Run from the repository root:

# One-task smoke-test, one episode, CPU backend
uv run python examples/eval_demo.py \
    --num-episodes 1 --sim-backend cpu \
    --output-dir eval_results/dummy

# Canonical Short-split run
uv run python examples/eval_demo.py \
    --split short \
    --output-dir results/my_model

# With per-episode rollout videos
uv run python examples/eval_demo.py \
    --split short \
    --save-videos \
    --output-dir results/my_model

See Benchmarking for the full CLI reference and Python API.

What to Report in Papers#

Reproducibility checklist:

  • [ ] Benchmark git commit.

  • [ ] Split evaluated (Short / Medium / Long, or explicit subset + label).

  • [ ] Start seed and episodes per task (default: 4242424242 × 50).

  • [ ] GPU model and count.

  • [ ] Training dataset (Hugging Face repo).

  • [ ] Training compute (GPU hours or gradient steps) and config (LoRA rank, etc.).
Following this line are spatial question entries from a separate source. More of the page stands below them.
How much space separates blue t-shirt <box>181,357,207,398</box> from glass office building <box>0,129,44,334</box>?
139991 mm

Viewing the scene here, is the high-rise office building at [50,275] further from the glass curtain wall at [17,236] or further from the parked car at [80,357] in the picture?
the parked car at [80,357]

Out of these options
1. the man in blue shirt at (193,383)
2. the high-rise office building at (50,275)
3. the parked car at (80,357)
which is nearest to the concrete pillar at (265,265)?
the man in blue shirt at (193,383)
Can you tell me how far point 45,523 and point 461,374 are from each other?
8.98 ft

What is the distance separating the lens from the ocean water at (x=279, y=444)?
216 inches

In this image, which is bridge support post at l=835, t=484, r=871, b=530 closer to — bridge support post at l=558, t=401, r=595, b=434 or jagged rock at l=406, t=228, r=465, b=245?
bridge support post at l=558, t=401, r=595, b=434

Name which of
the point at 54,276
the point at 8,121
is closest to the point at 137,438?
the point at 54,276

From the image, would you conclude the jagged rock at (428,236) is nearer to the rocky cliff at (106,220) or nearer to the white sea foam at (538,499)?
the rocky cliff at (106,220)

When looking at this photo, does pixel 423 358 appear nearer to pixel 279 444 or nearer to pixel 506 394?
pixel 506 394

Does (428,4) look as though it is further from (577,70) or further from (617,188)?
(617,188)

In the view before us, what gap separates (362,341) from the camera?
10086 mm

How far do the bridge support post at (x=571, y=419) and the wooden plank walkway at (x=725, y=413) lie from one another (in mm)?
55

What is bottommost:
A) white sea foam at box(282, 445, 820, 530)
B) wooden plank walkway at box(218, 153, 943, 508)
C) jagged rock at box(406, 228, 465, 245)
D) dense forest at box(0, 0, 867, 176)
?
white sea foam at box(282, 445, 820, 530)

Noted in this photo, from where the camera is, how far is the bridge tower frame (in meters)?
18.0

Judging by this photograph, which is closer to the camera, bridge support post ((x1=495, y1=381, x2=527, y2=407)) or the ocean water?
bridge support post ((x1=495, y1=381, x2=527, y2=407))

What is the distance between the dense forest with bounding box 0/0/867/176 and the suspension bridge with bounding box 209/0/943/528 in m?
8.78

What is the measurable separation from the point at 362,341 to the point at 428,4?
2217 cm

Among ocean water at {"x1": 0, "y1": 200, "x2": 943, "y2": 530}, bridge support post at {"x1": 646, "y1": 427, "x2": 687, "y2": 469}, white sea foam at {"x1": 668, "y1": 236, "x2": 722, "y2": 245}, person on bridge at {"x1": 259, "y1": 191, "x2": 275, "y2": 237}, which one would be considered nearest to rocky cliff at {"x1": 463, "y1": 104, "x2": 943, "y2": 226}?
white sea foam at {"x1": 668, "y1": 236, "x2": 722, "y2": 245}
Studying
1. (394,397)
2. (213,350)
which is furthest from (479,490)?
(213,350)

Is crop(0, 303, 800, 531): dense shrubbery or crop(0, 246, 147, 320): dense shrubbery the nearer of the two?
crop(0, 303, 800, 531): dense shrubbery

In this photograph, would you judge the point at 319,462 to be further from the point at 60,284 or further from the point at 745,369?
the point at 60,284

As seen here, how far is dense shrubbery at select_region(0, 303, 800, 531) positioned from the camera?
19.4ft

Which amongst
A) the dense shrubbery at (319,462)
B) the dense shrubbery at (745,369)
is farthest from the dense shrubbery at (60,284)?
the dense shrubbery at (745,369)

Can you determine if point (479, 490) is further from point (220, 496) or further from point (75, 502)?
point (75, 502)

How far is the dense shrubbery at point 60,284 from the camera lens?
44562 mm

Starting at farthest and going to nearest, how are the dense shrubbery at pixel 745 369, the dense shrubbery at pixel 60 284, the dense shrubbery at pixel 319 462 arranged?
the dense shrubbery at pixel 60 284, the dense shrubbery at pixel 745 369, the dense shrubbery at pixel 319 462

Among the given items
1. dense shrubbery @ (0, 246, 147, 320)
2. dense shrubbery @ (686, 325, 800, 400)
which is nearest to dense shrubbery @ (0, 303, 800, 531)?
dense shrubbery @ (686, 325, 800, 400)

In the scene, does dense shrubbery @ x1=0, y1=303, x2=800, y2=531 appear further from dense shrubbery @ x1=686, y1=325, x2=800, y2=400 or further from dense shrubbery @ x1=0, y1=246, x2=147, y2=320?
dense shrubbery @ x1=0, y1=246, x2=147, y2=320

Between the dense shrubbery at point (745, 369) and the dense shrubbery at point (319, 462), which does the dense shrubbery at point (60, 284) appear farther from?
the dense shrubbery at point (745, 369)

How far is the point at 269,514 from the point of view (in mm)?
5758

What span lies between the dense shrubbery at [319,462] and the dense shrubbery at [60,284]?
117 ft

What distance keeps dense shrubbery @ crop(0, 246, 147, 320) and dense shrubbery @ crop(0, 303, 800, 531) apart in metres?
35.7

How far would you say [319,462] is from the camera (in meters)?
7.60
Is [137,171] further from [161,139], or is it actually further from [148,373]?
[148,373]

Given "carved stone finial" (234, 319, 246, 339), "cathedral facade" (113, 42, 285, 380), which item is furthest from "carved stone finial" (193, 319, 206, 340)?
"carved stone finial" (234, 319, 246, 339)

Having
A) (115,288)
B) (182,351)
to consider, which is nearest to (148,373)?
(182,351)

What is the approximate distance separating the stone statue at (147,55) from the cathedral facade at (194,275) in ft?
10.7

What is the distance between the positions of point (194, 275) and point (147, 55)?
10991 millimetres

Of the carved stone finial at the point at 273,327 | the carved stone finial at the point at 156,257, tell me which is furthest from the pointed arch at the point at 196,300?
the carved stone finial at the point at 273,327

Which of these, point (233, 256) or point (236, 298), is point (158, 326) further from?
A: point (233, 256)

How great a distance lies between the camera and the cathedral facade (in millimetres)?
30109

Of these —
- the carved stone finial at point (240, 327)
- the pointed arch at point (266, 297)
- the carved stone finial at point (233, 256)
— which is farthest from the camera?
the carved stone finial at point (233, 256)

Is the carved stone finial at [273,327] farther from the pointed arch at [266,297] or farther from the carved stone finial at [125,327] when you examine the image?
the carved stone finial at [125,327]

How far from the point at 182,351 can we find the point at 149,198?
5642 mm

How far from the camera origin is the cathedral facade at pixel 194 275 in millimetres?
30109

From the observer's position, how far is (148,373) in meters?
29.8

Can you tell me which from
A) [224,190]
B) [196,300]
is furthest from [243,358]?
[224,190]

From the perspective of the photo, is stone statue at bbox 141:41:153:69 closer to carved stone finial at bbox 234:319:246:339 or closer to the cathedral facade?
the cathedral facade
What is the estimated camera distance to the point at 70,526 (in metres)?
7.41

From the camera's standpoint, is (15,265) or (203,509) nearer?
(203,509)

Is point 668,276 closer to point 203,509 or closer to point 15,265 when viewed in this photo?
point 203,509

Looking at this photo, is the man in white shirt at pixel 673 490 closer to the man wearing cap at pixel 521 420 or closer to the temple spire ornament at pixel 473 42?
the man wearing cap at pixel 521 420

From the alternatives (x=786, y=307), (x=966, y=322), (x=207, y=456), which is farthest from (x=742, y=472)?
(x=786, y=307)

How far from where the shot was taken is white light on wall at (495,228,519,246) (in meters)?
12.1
  • [ ] Action chunk size K.

  • [ ] Required: per-split SR, full per-task SR table, per-memory-type SR.

  • [ ] Mean return per task (optional debug metric).

  • [ ] Whether oracle_info or task_cue were passed to the policy. Both are RL-side fields (task_cue only exists for Rotate* and is already encoded in the language instruction); reading either disqualifies the run from the canonical leaderboard.

Cross-Split and Partial Evaluation#

Evaluating on a different split than the training split, or on a custom subset, is allowed but must be reported separately with an explicit label such as “trained on Short, evaluated on Medium”. Do not mix such results into the same SR table as canonical runs.